Written exercise:
Render everything from the line containing "Among tree, bbox=199/106/219/120" down to the end of the data below as a Markdown table with the columns Row and Text. Number each line and leave out blank lines.

Records provided:
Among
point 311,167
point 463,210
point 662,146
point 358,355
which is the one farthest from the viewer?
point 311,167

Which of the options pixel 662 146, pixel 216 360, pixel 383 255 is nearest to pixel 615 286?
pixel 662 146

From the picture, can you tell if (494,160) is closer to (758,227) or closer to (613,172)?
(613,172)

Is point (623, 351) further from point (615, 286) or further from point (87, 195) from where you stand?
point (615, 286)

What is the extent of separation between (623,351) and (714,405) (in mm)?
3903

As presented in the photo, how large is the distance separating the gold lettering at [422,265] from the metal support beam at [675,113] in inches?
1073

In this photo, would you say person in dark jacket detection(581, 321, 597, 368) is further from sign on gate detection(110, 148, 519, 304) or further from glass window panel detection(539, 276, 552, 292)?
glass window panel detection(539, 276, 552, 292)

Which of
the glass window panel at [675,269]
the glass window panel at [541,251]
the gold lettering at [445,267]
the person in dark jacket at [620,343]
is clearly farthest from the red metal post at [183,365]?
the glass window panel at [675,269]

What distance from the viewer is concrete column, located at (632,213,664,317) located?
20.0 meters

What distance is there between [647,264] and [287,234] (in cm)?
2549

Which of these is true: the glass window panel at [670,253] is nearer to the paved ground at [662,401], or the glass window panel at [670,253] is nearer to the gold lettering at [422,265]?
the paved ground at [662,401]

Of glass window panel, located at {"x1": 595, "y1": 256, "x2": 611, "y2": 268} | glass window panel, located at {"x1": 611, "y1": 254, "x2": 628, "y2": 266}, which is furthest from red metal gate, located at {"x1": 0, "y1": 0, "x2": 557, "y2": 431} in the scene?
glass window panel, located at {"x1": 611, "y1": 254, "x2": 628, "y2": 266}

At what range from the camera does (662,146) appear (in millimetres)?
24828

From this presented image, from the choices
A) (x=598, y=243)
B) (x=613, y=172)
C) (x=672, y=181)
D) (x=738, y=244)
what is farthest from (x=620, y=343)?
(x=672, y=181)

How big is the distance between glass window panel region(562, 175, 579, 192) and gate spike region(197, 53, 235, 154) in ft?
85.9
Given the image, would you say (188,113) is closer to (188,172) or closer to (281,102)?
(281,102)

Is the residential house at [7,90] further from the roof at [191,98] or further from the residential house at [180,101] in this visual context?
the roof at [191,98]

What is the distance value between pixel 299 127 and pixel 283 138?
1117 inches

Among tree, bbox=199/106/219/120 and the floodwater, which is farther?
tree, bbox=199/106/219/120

Response:
| Row | Text |
|---|---|
| 1 | Among tree, bbox=199/106/219/120 and the floodwater, which is farther? |
| 2 | tree, bbox=199/106/219/120 |